Activation is the third phase. A future session retrieves the contaminated memory. The adversarial content enters the model’s context and influences behaviour, and the model produces an action that crosses an enforcement boundary. Governance evaluates the action. If the action is outside the delegation’s scope, it is denied. If it is within scope, it is permitted. The fact that the action was motivated by contaminated memory is invisible to per-action evaluation, because that evaluation only knows the canonical action, the policy and the delegation in force at the moment.

The result is what I have started calling temporal privilege escalation: a write authorised under one delegation activates under another, in a different session, separated by an arbitrary span of time.

The Gap Is The Memory Write

No individual governance decision was wrong in that lifecycle. Every action in the chain was correctly authorised against the delegation in effect at the time. The failure was earlier and structural: a prior state mutation, the memory write, was not treated as a governed action with constraints on what may be persisted and later reused under different authority. The governance boundary had been drawn around execution but not around the persistence that shapes future execution.
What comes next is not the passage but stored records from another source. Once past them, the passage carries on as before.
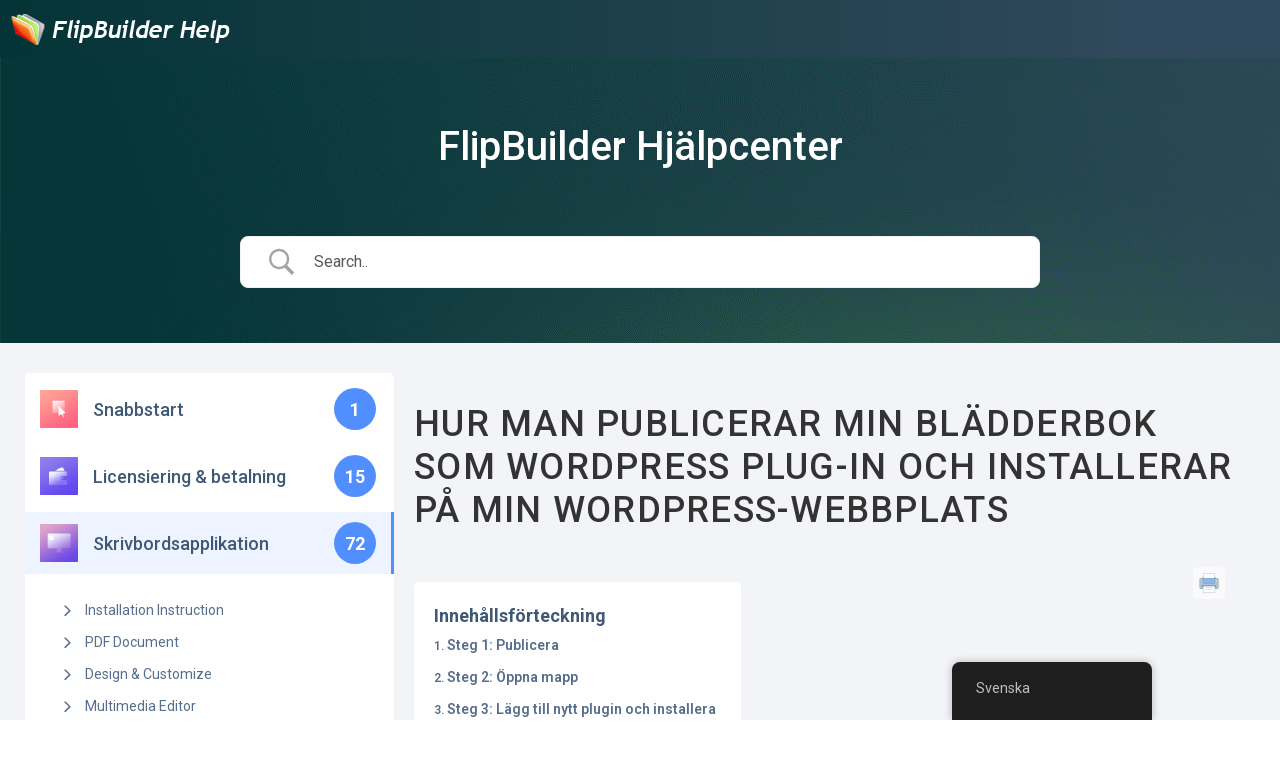

--- FILE ---
content_type: text/css
request_url: https://help.flipbuilder.com/wp-content/uploads/elementor/css/post-23804.css?ver=1720578210
body_size: -238
content:
.elementor-23804 .elementor-element.elementor-element-9e54304{text-align:left;}.elementor-23804 .elementor-element.elementor-element-964ac9d > .elementor-widget-container{padding:40px 0px 0px 0px;}.elementor-23804 .elementor-element.elementor-element-1c35c99{text-align:left;}.elementor-23804 .elementor-element.elementor-element-6e01ae3{text-align:left;}.elementor-23804 .elementor-element.elementor-element-6e01ae3 > .elementor-widget-container{padding:10px 0px 0px 0px;}.elementor-23804 .elementor-element.elementor-element-ce0c5ec > .elementor-widget-container{padding:40px 0px 0px 0px;}.elementor-23804 .elementor-element.elementor-element-bfb288b{text-align:left;}

--- FILE ---
content_type: text/css
request_url: https://help.flipbuilder.com/wp-content/plugins/betterdocs/assets/public/css/search.css?ver=3.6.2
body_size: 1516
content:
.betterdocs-display-flex{display:flex;flex-direction:row}@media only screen and (max-width:767px){.betterdocs-display-flex{display:block}}.betterdocs-sidebar{flex:0 0 30%}.betterdocs-single-wrapper:not(.betterdocs-fluid-wrapper) .betterdocs-content-wrapper .betterdocs-sidebar,.betterdocs-taxonomy-wrapper:not(.betterdocs-fluid-wrapper) .betterdocs-content-wrapper .betterdocs-sidebar{max-width:400px}.betterdocs-content-area{flex:1 1 70%;padding:0 20px 20px}.betterdocs-wrapper{background-color:#fff;flex:auto}.betterdocs-wrapper.betterdocs-taxonomy-wrapper{background-color:#fff0}.betterdocs-wrapper.betterdocs-single-wrapper{background-color:#f2f4f7}.betterdocs-wrapper button{border:none}.betterdocs-wrapper button:focus{outline:none}.betterdocs-category-list-view-wrapper.betterdocs-shortcode>.layout-flex{flex-direction:column}.archive.post-type-archive-docs .site-content>.ast-container,.archive.tax-doc_category .site-content>.ast-container,.archive.tax-doc_tag .site-content>.ast-container,.archive.tax-knowledge_base .site-content>.ast-container,body.single-docs .site-content>.ast-container{max-width:none;padding:0}.entry-content .betterdocs-articles-list{padding:0}.ast-single-post .entry-content .betterdocs-footer a,.ast-single-post .entry-content .betterdocs-footer button{text-decoration:none}@keyframes slideDown{0%{max-height:0}to{max-height:400px}}.betterdocs-search-form-wrapper{background-color:#f7f7f7;padding:50px 20px}.betterdocs-search-form-wrapper:not(.betterdocs-elementor,.betterdocs-blocks){border-bottom:1px solid #f1f1f1}.betterdocs-search-form-wrapper .betterdocs-live-search{display:block;margin:0 auto;max-width:800px;position:relative;width:100%}.betterdocs-live-search{position:relative}.betterdocs-live-search .docs-search-result{animation:slideDown .4s ease-in-out;background-color:#fff;border:1px solid #f1f1f1;list-style:none;margin:15px 0 0;max-height:400px;min-width:300px;overflow-y:scroll;padding:0;position:absolute;top:auto;z-index:999}.betterdocs-live-search .docs-search-result li{border-bottom:1px solid #f5f5f5;display:flex;flex-direction:row;padding:5px}.betterdocs-live-search .docs-search-result li img{align-self:center;height:auto;width:80px}.betterdocs-live-search .docs-search-result li span{color:#444b54;font-size:.8em}.betterdocs-live-search .docs-search-result li a{color:#444;display:block;padding:10px;text-decoration:none;white-space:nowrap}.betterdocs-live-search .docs-search-result li:hover{background:#f5f5f5}.betterdocs-live-search .docs-search-result li:only-child{border:none;padding:15px}.betterdocs-search-heading{text-align:center}.betterdocs-searchform{align-items:center;background:#fff;border:1px solid #f1f1f1;border-radius:8px;display:flex;flex-flow:row nowrap;padding:22px 15px;position:relative;width:100%}@media only screen and (max-width:767px){.betterdocs-searchform{flex-direction:column}}.betterdocs-searchform svg{height:30px;fill:#444b54;cursor:pointer;opacity:.5;transition:all .3s}.betterdocs-searchform svg.docs-search-icon{margin-left:15px}@media only screen and (max-width:767px){.betterdocs-searchform svg.docs-search-icon{margin-left:0}}.betterdocs-searchform svg.docs-search-loader{display:none;height:30px;margin-right:15px}.betterdocs-searchform svg.docs-search-close{display:none;margin-right:13px}.betterdocs-searchform .betterdocs-search-field{background:none;border:none;box-shadow:none!important;color:#595959;font-size:1em;margin:0;outline:0;padding:0 15px;position:relative;width:100%}.betterdocs-searchform select{appearance:none;background-color:#0000;background-image:url([data-uri]);background-position:right .7em top 50%,0 0;background-repeat:no-repeat,repeat;background-size:1.3em auto,100%;border:none;border-left:1px solid #d3d9ef;color:#595959;font-size:18px;font-weight:400;max-width:170px;padding-left:21px;padding-right:21px}.betterdocs-searchform select:not(:focus){box-shadow:none;outline:none}@media only screen and (max-width:767px){.betterdocs-searchform .betterdocs-search-category{border:1px solid #d3d9ef;height:50px;margin-bottom:10px;max-width:100%;width:100%}}.betterdocs-searchform .search-submit{background-color:#24cc8f;border:none;border-radius:7px;color:#fff;font-size:18px;font-style:normal;font-weight:500;letter-spacing:5px;line-height:24px;margin-left:30px;padding:15px 25px;text-transform:uppercase}@media only screen and (max-width:767px){.betterdocs-searchform .search-submit{margin-left:0;width:100%}}.betterdocs-searchform .search-submit:hover{background-color:#528ffe;color:#fff}.betterdocs-searchform-input-wrap{align-items:center;display:flex;width:100%}@media only screen and (max-width:767px){.betterdocs-searchform-input-wrap{border:1px solid #d3d9ef;height:50px;margin-bottom:10px;padding:10px}}.betterdocs-search-result-wrap{bottom:2px;left:0;position:absolute;width:100%;z-index:9999}.betterdocs-search-result-wrap:before{border:12px solid;border-color:#0000 #0000 #fff;content:"";height:0;left:47px;position:absolute;top:-8px;width:0;z-index:9999}.betterdocs-search-result-wrap.hideArrow:before{display:none}.betterdocs-popular-search-keyword{display:block;margin-top:24px}.betterdocs-popular-search-keyword .popular-keyword{background-color:#fff;border:1px solid #dddeff;color:#99a3ca;cursor:pointer;display:inline-block;font-size:14px;padding:8px 25px}.betterdocs-popular-search-keyword .popular-search-title{color:#8588a6;font-size:14px;font-style:normal;font-weight:500;line-height:20px;margin-right:16px}@media only screen and (max-width:767px){.betterdocs-popular-search-keyword .popular-search-title{margin-right:0}}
Memory is not optional in useful agent systems. An agent that cannot remember previous interactions has to be fully re-instructed for every session, and the operational cost of statelessness is high enough that durable memory quickly becomes attractive. The challenge, then, is not to eliminate memory. It is to bring memory under enforcement, treating memory writes and memory reads as governed actions with the same evidence requirements as any other crossing of an enforcement boundary.

In practice, that means a memory write produces a receipt, a memory read produces a receipt, and the evidence chain connects what was written, when, by whom and under what delegation, to what was later read, when, by whom, and what subsequent action resulted. Without that linkage the contamination lifecycle stays invisible. The injection receipt, if one exists, and the activation receipt may be separated by an arbitrary number of intervening decisions and an arbitrary span of time. Connecting the two requires cross-session evidence-chain analysis. Per-action authority does not provide that analysis on its own, but a properly shaped evidence chain gives the analysis something to inspect.

Memory Has To Cross The Boundary

Memory is the persistence layer of autonomous AI systems. If the persistence layer is ungoverned, attacks persist along with it. If governance treats memory writes as incidental bookkeeping rather than as consequential operations, memory becomes the channel through which session-constrained attacks become durable.

An agent’s memory is not a convenience feature. It is a deferred action boundary. Today’s write becomes tomorrow’s execution context, and if that write is not governed, the compromise gets a place to live where the next authority decision may not know to look.